Spectroscopic Surveys: Present by Yip. C. overviews recent spectroscopic sky surveys and spectral analysis techniques toward Virtual Observatories (VO). In addition that spectroscopic redshift measures increase like Moore’s law, the surveys tend to go deeper and aim completeness. Mainly elliptical galaxy formation has been studied due to more abundance compared to spirals and the galactic bimodality in color-color or color-magnitude diagrams is the result of the gas-rich mergers by blue mergers forming the red sequence. Principal component analysis has incorporated ratios of emission line-strengths for classifying Type-II AGN and star forming galaxies. Lyα identifies high z quasars and other spectral patterns over z reveal the history of the early universe and the characteristics of quasars. Also, the recent discovery of 10 satellites to the Milky Way is mentioned.

Spectral analyses take two approaches: one is the model based approach taking theoretical templates, known for its flaws but straightforward extractions of physical parameters, and the other is the empirical approach, useful for making discoveries but difficult in the analysis interpretation. Neither of them has substantial advantage to the other. When it comes to fitting, Chi-square minimization has been dominant but new methodologies are under developing.
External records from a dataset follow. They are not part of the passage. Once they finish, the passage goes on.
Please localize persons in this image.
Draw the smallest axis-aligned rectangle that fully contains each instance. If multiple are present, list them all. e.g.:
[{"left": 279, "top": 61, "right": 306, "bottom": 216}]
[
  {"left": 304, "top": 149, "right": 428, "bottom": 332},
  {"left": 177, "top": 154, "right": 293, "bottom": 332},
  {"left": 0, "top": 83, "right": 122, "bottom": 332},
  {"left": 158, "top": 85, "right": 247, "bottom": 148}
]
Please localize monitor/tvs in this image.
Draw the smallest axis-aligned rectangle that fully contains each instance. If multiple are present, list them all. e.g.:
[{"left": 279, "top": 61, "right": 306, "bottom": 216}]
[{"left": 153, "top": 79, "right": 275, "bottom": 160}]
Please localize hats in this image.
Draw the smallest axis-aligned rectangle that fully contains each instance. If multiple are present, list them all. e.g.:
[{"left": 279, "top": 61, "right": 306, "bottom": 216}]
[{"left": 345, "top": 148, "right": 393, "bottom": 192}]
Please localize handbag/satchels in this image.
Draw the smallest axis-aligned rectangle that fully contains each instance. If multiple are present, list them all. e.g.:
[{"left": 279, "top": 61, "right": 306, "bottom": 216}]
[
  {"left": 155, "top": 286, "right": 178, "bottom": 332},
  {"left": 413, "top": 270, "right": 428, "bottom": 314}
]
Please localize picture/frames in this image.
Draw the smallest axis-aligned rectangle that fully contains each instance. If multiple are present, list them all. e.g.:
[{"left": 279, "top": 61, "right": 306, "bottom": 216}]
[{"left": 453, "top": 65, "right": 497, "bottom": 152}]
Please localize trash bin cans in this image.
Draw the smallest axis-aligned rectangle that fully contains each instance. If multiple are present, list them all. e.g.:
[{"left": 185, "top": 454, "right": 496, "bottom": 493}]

For spectral classification problems, principal component analysis (Karlhunen-Loeve transformation), artificial neural network, and other machine learning techniques have been applied.

In the end, the author reports statistical and astrophysical challenges in massive spectroscopic data of present days: 1. modeling galaxies, 2. parameterizing star formation history, 3. modeling quasars, 4. multi-catalog based calibration (separating systematic and statistics errors), 5. estimating parameters, which would be beneficial to VO, of which objective is the unification of data access.